Collected data entries:

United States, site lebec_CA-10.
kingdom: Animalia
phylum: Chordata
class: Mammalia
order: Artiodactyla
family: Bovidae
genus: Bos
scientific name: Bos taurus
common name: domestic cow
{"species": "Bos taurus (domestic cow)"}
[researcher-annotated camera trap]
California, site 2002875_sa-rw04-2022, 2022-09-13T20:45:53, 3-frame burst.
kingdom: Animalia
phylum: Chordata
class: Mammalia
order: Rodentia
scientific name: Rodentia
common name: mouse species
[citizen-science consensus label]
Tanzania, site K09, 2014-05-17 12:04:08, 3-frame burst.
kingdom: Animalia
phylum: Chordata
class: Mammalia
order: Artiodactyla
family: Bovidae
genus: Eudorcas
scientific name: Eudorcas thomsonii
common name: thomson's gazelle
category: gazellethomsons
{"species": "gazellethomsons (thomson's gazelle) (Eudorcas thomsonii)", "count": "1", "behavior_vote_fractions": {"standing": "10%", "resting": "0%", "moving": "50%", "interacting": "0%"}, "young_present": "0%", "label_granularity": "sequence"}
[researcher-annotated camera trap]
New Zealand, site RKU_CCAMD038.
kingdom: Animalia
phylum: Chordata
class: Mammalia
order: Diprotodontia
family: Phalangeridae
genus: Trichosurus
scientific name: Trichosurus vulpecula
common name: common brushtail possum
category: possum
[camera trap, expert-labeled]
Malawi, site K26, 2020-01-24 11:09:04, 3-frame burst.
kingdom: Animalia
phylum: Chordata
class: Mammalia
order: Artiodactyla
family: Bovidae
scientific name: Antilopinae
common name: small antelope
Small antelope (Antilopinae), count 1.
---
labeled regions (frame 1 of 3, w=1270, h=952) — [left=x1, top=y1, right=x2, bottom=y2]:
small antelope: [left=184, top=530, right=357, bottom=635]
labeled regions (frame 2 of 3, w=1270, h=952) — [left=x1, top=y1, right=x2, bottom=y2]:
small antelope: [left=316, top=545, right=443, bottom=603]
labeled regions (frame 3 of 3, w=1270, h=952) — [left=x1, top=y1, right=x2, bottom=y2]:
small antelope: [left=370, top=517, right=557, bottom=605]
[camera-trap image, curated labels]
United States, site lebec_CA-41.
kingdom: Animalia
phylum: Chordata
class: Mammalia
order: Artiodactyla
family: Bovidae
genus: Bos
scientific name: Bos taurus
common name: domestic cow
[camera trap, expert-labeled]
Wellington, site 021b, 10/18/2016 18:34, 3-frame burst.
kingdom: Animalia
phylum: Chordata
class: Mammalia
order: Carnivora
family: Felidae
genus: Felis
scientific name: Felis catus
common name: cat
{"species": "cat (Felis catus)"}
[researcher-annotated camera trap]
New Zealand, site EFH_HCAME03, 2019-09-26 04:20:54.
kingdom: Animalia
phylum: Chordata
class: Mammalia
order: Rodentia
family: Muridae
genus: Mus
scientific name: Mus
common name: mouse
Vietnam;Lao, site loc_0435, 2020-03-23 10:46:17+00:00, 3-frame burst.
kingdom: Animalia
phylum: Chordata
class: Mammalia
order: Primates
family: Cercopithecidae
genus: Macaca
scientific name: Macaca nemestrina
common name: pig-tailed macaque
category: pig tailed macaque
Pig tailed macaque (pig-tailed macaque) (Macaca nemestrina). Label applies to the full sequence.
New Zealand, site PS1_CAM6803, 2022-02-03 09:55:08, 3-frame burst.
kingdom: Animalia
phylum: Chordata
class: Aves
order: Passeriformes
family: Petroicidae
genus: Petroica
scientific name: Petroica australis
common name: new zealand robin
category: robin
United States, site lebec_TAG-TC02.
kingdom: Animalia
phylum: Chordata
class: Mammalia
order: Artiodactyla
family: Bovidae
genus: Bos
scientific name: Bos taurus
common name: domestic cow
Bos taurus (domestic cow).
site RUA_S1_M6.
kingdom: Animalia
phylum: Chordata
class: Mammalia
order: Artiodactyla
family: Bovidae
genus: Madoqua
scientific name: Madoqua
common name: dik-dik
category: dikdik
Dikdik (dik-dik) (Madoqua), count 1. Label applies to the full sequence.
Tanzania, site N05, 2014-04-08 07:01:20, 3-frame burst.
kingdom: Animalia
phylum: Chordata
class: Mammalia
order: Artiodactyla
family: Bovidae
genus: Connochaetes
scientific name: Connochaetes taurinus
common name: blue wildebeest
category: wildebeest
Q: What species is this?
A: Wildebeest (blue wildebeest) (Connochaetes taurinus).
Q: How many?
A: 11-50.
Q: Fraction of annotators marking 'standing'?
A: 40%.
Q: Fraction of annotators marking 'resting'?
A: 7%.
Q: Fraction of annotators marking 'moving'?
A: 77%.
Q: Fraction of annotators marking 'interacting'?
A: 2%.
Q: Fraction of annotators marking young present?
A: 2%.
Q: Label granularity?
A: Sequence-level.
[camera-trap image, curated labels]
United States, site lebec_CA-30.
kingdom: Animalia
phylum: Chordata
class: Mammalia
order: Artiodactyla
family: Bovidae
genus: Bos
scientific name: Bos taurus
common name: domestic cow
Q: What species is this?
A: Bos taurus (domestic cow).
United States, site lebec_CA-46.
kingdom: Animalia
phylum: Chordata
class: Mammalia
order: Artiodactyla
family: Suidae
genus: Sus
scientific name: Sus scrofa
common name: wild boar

- What you have to do -
Retype all of the entries exactly, please.

- Response area -
United States, site lebec_CA-10.
kingdom: Animalia
phylum: Chordata
class: Mammalia
order: Artiodactyla
family: Bovidae
genus: Bos
scientific name: Bos taurus
common name: domestic cow
{"species": "Bos taurus (domestic cow)"}
[researcher-annotated camera trap]
California, site 2002875_sa-rw04-2022, 2022-09-13T20:45:53, 3-frame burst.
kingdom: Animalia
phylum: Chordata
class: Mammalia
order: Rodentia
scientific name: Rodentia
common name: mouse species
[citizen-science consensus label]
Tanzania, site K09, 2014-05-17 12:04:08, 3-frame burst.
kingdom: Animalia
phylum: Chordata
class: Mammalia
order: Artiodactyla
family: Bovidae
genus: Eudorcas
scientific name: Eudorcas thomsonii
common name: thomson's gazelle
category: gazellethomsons
{"species": "gazellethomsons (thomson's gazelle) (Eudorcas thomsonii)", "count": "1", "behavior_vote_fractions": {"standing": "10%", "resting": "0%", "moving": "50%", "interacting": "0%"}, "young_present": "0%", "label_granularity": "sequence"}
[researcher-annotated camera trap]
New Zealand, site RKU_CCAMD038.
kingdom: Animalia
phylum: Chordata
class: Mammalia
order: Diprotodontia
family: Phalangeridae
genus: Trichosurus
scientific name: Trichosurus vulpecula
common name: common brushtail possum
category: possum
[camera trap, expert-labeled]
Malawi, site K26, 2020-01-24 11:09:04, 3-frame burst.
kingdom: Animalia
phylum: Chordata
class: Mammalia
order: Artiodactyla
family: Bovidae
scientific name: Antilopinae
common name: small antelope
Small antelope (Antilopinae), count 1.
---
labeled regions (frame 1 of 3, w=1270, h=952) — [left=x1, top=y1, right=x2, bottom=y2]:
small antelope: [left=184, top=530, right=357, bottom=635]
labeled regions (frame 2 of 3, w=1270, h=952) — [left=x1, top=y1, right=x2, bottom=y2]:
small antelope: [left=316, top=545, right=443, bottom=603]
labeled regions (frame 3 of 3, w=1270, h=952) — [left=x1, top=y1, right=x2, bottom=y2]:
small antelope: [left=370, top=517, right=557, bottom=605]
[camera-trap image, curated labels]
United States, site lebec_CA-41.
kingdom: Animalia
phylum: Chordata
class: Mammalia
order: Artiodactyla
family: Bovidae
genus: Bos
scientific name: Bos taurus
common name: domestic cow
[camera trap, expert-labeled]
Wellington, site 021b, 10/18/2016 18:34, 3-frame burst.
kingdom: Animalia
phylum: Chordata
class: Mammalia
order: Carnivora
family: Felidae
genus: Felis
scientific name: Felis catus
common name: cat
{"species": "cat (Felis catus)"}
[researcher-annotated camera trap]
New Zealand, site EFH_HCAME03, 2019-09-26 04:20:54.
kingdom: Animalia
phylum: Chordata
class: Mammalia
order: Rodentia
family: Muridae
genus: Mus
scientific name: Mus
common name: mouse
Vietnam;Lao, site loc_0435, 2020-03-23 10:46:17+00:00, 3-frame burst.
kingdom: Animalia
phylum: Chordata
class: Mammalia
order: Primates
family: Cercopithecidae
genus: Macaca
scientific name: Macaca nemestrina
common name: pig-tailed macaque
category: pig tailed macaque
Pig tailed macaque (pig-tailed macaque) (Macaca nemestrina). Label applies to the full sequence.
New Zealand, site PS1_CAM6803, 2022-02-03 09:55:08, 3-frame burst.
kingdom: Animalia
phylum: Chordata
class: Aves
order: Passeriformes
family: Petroicidae
genus: Petroica
scientific name: Petroica australis
common name: new zealand robin
category: robin
United States, site lebec_TAG-TC02.
kingdom: Animalia
phylum: Chordata
class: Mammalia
order: Artiodactyla
family: Bovidae
genus: Bos
scientific name: Bos taurus
common name: domestic cow
Bos taurus (domestic cow).
site RUA_S1_M6.
kingdom: Animalia
phylum: Chordata
class: Mammalia
order: Artiodactyla
family: Bovidae
genus: Madoqua
scientific name: Madoqua
common name: dik-dik
category: dikdik
Dikdik (dik-dik) (Madoqua), count 1. Label applies to the full sequence.
Tanzania, site N05, 2014-04-08 07:01:20, 3-frame burst.
kingdom: Animalia
phylum: Chordata
class: Mammalia
order: Artiodactyla
family: Bovidae
genus: Connochaetes
scientific name: Connochaetes taurinus
common name: blue wildebeest
category: wildebeest
Q: What species is this?
A: Wildebeest (blue wildebeest) (Connochaetes taurinus).
Q: How many?
A: 11-50.
Q: Fraction of annotators marking 'standing'?
A: 40%.
Q: Fraction of annotators marking 'resting'?
A: 7%.
Q: Fraction of annotators marking 'moving'?
A: 77%.
Q: Fraction of annotators marking 'interacting'?
A: 2%.
Q: Fraction of annotators marking young present?
A: 2%.
Q: Label granularity?
A: Sequence-level.
[camera-trap image, curated labels]
United States, site lebec_CA-30.
kingdom: Animalia
phylum: Chordata
class: Mammalia
order: Artiodactyla
family: Bovidae
genus: Bos
scientific name: Bos taurus
common name: domestic cow
Q: What species is this?
A: Bos taurus (domestic cow).
United States, site lebec_CA-46.
kingdom: Animalia
phylum: Chordata
class: Mammalia
order: Artiodactyla
family: Suidae
genus: Sus
scientific name: Sus scrofa
common name: wild boar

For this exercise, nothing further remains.